> _Document passage_:
The measurement of 17-OHCS levels provides the behavioral scientist with a sensitive, objective index of a physiological reflection of emotional state that represents a balance between forces promoting affective arousal or distress versus those of a protective or defensive nature which prevent, minimize, or counteract arousal or distress.

Experience in psychoendocrine research on the pituitary-adrenal cortical system has also yielded a number of important conclusions concerning methodological principles, which have been discussed at some length. These principles deserve wider recognition and should be useful in the future refinement of psychoendocrine research in general.

It is perhaps also important to realize that the recent burgeoning development of psychoendocrine research owes both its conception and support largely to psychiatry, and that the dissemination of psychoendocrine data has remained largely within the psychiatric literature -as clearly revealed by the inspection of the bibliography for this paper. The many fruitful psychoendocrine approaches to a variety of basic issues in psychiatry which have now been delineated, as reviewed recently, 133 are gradually gaining recognition; thus it is likely that psychoendocrine approaches will be incorporated into psychiatric research programs to an even greater degree in the future as general awareness of their power and potential grows.

While the concept of psychological influences upon endocrine function has, in general, been readily accepted by behavioral scientists, it has, however, made very little headway as yet into other biological fields-particularly physiology and internal medicine. While psychoendocrine concepts may not yet provide the immediate promise of research tools and approaches for these fields as they do in the case of psychiatry, they have profound implications for the study and understanding of physiological integration and must, inescapably, be eventually incorporated into physiological thought. It may be true that the participation of psychological factors in endocrine regulation temporarily "muddies the waters" from the viewpoint of physiological theory, by complicating the servomechanism formulation of endocrine regulation, but this is not by any means the first instance in physiology in which a higher-level regulatory mechanism has been found to be superimposed upon a lower-level mechanism.

It should also be recognized that there are practical implications involved which the biological investigator concerned with measurement of metabolic or physiological functions in the conscious animal or human can no longer afford to ignore. There is clearly now a burden on such investigators to minimize extraneous environmental and psychological stimuli and to take necessary control measures to rule out the possibility that observed bodily responses are related to psychological or emotional reactions. What really appears to be needed, in fact, is a closer two-way relationship between psychoendocrinology and physiology. The endocrine glands are regulated in life by both physical and psychological stimuli, in varying combinations, and at present the psychoendocrinologist is perhaps as much in danger of ignoring physical or constitutional factors as the physiologist is of ignoring psychological factors in the experimental study and conceptualization of endocrine regulation.

A principal reason for including this review in the present series is to give an impression of the overwhelming weight of evidence for the superimposition of psychological mechanisms upon endocrine regulation. Definitive support for this conclusion in the case of the pituitary-adrenal cortical system should reasonably be expected to minimize contention over drawing similar conclusions for other endocrine systems if evidence along similar lines is obtained, even though it be on a smaller scale. It is also suggested that the evolution of psychoendocrine research on the pituitary-adrenal cortical system provides us with a valuable guide to the lines that similar research on other endocrine systems must very likely follow. Finally, a review of the extensive work on this system brings out the relative paucity of studies on most of the other endocrine systems.

> _Exercise 1_:
What does measuring 17-OHCS levels give the behavioral scientist, according to the passage on psychoendocrine research?
> _Exercise 2_:
Duplicate the passage on psychoendocrine research between "The measurement of" and "arousal or distress.", inclusive.
> _Exercise 3_:
According to the passage on psychoendocrine research, what are all the actions that the forces of a protective or defensive nature take against arousal or distress?

> _Material supplied_:

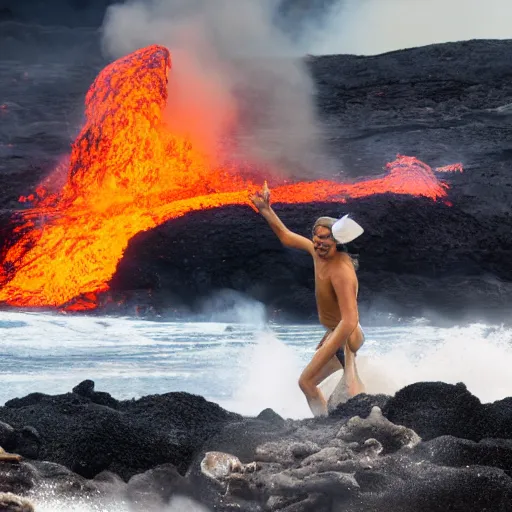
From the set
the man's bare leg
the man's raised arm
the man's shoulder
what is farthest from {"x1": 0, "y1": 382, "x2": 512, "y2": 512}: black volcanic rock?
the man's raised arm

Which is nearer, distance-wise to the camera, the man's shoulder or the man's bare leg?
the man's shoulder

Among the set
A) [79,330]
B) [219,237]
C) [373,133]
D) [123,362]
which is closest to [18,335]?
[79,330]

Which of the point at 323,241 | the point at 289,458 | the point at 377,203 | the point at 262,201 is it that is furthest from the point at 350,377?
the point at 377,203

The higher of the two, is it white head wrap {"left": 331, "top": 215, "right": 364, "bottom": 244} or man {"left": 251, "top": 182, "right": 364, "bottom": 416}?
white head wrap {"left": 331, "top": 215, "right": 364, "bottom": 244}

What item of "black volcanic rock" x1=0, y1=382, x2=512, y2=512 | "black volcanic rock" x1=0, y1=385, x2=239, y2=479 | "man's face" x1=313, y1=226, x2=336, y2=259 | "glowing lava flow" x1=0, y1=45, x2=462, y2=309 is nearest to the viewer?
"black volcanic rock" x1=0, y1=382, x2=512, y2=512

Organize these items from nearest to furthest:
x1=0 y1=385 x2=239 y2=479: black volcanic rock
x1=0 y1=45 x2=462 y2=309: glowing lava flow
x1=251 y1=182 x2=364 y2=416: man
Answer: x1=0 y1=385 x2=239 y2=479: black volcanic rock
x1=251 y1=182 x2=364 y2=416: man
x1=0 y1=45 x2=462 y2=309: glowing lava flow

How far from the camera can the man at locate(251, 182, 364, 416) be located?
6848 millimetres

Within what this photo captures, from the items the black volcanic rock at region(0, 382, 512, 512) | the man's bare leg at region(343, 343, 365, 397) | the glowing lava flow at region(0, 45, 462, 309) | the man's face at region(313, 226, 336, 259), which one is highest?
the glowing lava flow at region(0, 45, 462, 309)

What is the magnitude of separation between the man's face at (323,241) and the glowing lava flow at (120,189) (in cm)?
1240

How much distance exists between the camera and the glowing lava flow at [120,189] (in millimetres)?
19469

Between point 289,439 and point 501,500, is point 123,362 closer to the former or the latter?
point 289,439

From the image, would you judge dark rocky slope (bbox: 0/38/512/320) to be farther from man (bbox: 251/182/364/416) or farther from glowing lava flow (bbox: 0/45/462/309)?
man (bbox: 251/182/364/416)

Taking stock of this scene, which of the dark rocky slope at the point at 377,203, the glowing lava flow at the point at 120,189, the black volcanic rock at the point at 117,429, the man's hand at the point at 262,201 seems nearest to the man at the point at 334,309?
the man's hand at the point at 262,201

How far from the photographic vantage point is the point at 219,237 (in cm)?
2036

> _Exercise result 1_:
A sensitive, objective index of a physiological reflection of emotional state.

> _Exercise result 2_:
The measurement of 17-OHCS levels provides the behavioral scientist with a sensitive, objective index of a physiological reflection of emotional state that represents a balance between forces promoting affective arousal or distress versus those of a protective or defensive nature which prevent, minimize, or counteract arousal or distress.

> _Exercise result 3_:
They prevent, minimize, or counteract arousal or distress.